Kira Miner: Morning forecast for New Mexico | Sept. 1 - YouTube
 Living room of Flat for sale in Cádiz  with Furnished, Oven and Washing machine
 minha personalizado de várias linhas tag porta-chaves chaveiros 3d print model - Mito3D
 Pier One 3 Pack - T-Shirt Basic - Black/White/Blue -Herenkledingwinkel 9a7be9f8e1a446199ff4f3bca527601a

• Task goal:
Retype each line of the listing exactly as it was given above.

• Your response:
Kira Miner: Morning forecast for New Mexico | Sept. 1 - YouTube
 Living room of Flat for sale in Cádiz  with Furnished, Oven and Washing machine
 minha personalizado de várias linhas tag porta-chaves chaveiros 3d print model - Mito3D
 Pier One 3 Pack - T-Shirt Basic - Black/White/Blue -Herenkledingwinkel 9a7be9f8e1a446199ff4f3bca527601a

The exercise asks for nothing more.